= Text under study =
+++++

Every time I find a pediatrician I really like, they tend to disappear. Well, not actually disappear -- but they move to different states, or change practices that aren't covered under our insurance, or switch to the opposite side of the valley.
I was very happy with our most recent pediatrician, but unfortunately he was traveling too far from home and found a job closer to his house. I'm not up for traveling 150 miles round trip for a pediatrician (especially when I have 3 kids) so I didn't follow him. The main pediatrician at our current practice I like, but she was booked months out for well-child visits this month.
So, we met the new pediatrician for Nate & Lydia's well check visits. (Yes, they're months late. But Nate was sick for his well-check in May and we've been busy.) She was young, but I didn't hold that against her. She asked the kids some questions, I shared with her about Nate's stutter and how he's receiving therapy, we talked about the allergy testing the previous pediatrician had ordered.
And then she began to annoy me. She asked about school, and we shared that we had homeschooled, but this year the boys would be attending our local school. She said "Oh, that's good. You'll have friends now." I jumped in and said "They have plenty of friends now. They play a number of different sports, attend religious ed at our church and have made close friends with other homeschooled kids in our circle." She just nodded and asked Nate if he was excited. He said "No, I like learning at home." and her response?
"Well, you'll have lunch and recess at school!! That'll be great!"

+++++

Source records
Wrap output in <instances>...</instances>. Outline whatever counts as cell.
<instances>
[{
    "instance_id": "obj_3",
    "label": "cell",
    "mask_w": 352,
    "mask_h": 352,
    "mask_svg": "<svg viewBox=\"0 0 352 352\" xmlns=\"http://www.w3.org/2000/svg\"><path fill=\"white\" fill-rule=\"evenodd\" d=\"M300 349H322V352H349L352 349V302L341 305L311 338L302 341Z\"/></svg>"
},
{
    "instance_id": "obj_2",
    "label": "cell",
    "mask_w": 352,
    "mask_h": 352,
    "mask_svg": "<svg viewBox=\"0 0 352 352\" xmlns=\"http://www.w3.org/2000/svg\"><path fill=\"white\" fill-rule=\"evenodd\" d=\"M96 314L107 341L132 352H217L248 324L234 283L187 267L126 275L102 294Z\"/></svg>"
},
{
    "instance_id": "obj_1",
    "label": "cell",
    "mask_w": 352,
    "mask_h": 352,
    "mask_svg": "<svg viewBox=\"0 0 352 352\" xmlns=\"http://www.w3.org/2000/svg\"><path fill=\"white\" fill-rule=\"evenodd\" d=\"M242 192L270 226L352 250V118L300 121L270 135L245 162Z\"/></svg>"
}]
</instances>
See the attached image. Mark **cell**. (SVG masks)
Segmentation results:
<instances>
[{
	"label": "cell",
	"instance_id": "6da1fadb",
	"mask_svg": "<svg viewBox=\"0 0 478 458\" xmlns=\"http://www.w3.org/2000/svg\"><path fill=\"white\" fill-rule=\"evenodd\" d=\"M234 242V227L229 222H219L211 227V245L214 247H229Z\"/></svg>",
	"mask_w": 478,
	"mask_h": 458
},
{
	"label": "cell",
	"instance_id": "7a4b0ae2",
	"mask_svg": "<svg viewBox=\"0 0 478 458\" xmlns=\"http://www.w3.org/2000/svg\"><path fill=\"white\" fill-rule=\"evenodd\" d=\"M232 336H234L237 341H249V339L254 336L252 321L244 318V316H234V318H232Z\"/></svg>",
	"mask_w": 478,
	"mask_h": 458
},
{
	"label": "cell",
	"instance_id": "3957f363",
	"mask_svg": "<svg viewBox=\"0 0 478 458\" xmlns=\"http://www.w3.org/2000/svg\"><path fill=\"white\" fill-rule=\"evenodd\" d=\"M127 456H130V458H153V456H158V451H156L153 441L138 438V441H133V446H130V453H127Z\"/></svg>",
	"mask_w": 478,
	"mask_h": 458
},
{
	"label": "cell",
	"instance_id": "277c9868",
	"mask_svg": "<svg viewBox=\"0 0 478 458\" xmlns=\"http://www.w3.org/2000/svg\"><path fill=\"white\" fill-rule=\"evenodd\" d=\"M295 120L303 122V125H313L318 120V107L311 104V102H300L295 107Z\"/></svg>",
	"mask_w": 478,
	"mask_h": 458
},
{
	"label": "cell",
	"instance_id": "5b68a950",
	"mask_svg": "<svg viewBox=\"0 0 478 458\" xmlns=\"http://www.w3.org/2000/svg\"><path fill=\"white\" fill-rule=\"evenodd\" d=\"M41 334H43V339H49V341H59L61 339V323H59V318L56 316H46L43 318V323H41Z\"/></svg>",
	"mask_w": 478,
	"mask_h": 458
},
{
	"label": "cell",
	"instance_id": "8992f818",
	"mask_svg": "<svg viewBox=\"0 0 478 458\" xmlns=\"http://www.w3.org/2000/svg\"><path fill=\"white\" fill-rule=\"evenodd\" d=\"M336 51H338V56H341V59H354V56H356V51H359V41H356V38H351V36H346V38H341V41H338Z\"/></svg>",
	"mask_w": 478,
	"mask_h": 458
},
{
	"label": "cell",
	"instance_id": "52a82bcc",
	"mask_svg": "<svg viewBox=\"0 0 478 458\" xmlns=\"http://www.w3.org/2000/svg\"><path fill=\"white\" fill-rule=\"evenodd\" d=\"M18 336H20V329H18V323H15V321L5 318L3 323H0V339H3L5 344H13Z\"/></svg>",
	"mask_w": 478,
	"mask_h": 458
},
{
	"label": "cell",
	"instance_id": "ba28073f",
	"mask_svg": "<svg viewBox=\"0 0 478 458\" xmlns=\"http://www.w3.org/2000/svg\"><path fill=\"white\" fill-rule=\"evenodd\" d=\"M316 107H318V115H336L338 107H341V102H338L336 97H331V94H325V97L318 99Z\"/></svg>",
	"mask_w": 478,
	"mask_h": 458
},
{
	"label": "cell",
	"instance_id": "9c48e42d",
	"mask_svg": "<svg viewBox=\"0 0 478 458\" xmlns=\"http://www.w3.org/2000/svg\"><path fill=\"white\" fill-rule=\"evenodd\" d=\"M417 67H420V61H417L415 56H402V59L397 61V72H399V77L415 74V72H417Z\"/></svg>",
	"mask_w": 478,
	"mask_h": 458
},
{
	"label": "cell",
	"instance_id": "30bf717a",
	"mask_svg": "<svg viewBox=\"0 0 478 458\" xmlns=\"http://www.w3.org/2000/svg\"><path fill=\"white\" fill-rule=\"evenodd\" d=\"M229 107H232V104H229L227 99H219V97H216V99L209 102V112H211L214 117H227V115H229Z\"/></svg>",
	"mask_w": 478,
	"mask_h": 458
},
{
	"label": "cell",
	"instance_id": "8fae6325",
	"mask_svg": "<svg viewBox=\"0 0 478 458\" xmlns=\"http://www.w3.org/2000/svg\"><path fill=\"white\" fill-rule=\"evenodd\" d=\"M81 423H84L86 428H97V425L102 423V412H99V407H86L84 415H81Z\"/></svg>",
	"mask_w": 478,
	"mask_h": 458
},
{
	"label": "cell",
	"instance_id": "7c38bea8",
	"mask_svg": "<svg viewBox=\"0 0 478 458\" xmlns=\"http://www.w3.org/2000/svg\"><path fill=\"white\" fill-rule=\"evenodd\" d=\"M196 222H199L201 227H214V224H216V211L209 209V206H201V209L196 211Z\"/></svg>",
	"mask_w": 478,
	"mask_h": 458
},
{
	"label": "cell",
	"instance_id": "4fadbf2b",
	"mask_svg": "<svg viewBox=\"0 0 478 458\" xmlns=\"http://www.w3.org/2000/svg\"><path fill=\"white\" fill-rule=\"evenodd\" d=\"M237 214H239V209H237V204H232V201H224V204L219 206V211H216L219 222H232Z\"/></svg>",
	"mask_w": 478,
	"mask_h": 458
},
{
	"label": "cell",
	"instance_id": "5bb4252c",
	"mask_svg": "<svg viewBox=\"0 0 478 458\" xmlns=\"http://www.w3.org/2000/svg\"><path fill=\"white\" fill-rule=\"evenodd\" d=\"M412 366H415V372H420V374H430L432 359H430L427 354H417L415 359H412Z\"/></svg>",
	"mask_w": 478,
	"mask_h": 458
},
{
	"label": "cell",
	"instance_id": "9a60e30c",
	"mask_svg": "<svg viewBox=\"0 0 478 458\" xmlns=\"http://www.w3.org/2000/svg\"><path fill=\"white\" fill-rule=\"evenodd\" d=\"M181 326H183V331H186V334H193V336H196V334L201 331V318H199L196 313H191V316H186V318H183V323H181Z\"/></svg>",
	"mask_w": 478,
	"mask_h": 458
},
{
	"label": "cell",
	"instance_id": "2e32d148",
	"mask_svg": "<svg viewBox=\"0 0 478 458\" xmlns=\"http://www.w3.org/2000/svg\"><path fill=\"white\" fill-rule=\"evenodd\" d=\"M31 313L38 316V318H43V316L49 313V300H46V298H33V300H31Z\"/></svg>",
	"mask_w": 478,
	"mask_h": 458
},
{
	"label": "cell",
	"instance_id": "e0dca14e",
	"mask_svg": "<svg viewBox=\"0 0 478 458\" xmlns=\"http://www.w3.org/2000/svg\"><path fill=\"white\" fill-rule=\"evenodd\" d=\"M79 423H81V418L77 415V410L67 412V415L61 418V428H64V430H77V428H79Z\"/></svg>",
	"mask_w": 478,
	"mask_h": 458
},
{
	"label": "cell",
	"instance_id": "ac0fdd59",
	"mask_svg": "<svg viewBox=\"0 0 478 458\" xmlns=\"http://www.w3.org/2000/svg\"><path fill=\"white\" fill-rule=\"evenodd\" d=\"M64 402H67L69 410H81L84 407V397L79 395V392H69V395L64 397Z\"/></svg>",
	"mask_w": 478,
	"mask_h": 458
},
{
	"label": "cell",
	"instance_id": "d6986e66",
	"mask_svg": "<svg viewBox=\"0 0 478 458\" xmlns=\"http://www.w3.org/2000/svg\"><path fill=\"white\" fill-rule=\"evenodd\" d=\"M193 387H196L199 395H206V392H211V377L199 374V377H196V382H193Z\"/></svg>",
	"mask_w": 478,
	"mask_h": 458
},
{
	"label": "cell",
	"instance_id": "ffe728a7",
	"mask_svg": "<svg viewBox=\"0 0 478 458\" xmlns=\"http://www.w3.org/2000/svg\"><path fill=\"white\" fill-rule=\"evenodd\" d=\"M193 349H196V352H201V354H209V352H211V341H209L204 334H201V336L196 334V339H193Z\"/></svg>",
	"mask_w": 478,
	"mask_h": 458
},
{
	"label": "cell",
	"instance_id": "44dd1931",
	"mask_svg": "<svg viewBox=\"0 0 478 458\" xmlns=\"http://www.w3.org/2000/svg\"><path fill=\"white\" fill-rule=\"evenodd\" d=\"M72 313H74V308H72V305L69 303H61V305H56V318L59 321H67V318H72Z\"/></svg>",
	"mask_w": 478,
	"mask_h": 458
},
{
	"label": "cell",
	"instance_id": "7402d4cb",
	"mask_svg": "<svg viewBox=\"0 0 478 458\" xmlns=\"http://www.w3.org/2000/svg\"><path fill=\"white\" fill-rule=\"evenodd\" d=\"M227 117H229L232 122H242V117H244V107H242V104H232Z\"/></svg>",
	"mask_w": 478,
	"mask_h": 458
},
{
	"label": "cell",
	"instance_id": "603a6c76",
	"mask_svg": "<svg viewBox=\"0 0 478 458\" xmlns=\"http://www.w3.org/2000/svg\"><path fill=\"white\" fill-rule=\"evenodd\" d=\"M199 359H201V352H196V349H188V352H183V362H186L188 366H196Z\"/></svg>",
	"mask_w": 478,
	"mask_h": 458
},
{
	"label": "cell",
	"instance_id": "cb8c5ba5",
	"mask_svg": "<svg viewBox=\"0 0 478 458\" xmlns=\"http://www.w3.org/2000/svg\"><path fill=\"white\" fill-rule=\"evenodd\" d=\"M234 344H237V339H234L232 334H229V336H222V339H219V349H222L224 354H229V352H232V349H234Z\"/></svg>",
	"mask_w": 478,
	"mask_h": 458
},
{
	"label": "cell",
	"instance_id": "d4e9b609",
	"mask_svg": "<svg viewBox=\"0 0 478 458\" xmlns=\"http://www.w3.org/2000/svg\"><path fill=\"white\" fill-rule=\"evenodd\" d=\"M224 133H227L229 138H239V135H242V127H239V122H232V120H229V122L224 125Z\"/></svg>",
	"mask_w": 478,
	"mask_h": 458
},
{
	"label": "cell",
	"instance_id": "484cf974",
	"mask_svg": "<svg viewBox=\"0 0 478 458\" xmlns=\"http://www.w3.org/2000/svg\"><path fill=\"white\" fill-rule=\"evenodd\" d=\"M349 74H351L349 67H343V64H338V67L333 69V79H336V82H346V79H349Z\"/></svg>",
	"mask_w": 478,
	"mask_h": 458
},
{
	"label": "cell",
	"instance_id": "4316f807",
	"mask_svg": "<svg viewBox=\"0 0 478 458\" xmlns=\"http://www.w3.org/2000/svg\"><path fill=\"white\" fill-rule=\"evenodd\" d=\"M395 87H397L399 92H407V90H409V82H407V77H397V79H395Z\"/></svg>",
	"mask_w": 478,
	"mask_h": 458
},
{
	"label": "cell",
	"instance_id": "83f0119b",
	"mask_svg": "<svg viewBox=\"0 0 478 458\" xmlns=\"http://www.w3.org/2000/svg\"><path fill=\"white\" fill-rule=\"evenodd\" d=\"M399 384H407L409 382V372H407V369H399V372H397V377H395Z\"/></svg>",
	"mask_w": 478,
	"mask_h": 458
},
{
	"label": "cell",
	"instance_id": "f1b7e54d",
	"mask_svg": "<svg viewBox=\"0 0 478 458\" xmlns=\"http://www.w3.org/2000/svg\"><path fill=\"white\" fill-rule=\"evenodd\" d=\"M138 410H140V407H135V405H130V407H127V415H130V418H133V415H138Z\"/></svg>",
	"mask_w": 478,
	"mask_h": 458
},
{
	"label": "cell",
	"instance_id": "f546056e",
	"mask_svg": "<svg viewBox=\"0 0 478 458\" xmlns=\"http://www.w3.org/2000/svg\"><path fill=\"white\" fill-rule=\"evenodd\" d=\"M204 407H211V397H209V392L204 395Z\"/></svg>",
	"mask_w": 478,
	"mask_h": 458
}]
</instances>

+++++

= Exercise details =
Continue the post about the new pediatrician, picking up right after its last line.

= Task result =
Um, really? He didn't have lunch at home? And the chance to play outdoors pretty much whenever he wanted to? I think they have a 15 minute recess at the school they'll attend.
I understand that homeschooling was probably foreign to her (although it shouldn't be, as I know a few of the families that go there are homeschoolers) but to tell a child who has been schooled at home for years that he should get excited about lunch? and recess? seemed ridiculous to me.
I let it go, and we continued on with the appointment. Where she told me Nate had to be in a booster seat until he was 80 lbs. I said "Really? 80 lbs?? Is that a law?" And then she confessed she didn't really know. (FYI: It's not law in Arizona. There is no weight restriction in Arizona, but kids under the age of 5 need to be in a car seat / booster.) I said that he always wore a seat belt and sat in the back and we felt that was appropriate for an 8yo boy who weighed more than 60 lbs.
There was more . . . and she continued to irritate me with her lack of experience, knowledge and just plain annoying-ness. (We talked about Nate's allergies, and how the tests revealed he has chronic rhinitis. I told her that Benadryl and traditional allergy medications didn't help him at all, but a nasal spray the previous doctor prescribed did. She then proceeded to tell me to give him Benadryl for his allergies. That don't exist. And apparently didn't hear me say Benadryl didn't help him.)
I realized that I don't want a pediatrician who doesn't have children of their own and will do what I can to avoid making any future appointments with her. I also want one that actually listens to what I say.
It got more annoying when I was told that Nate had not passed the eye exam. I was surprised, as we had recently had him tested and he had perfect vision. I know that vision can change quickly, though, so I planned to make an appointment for an eye check.
Until Nate told me how the nurse never let him finish his sentences. She kept cutting him off and filled in words that he wasn't planning on saying. Instead of working with him and his stutter (which is documented in his record and also plainly obvious when you talk to him) she rushed through the exam and decided he couldn't see since he struggled with his speech.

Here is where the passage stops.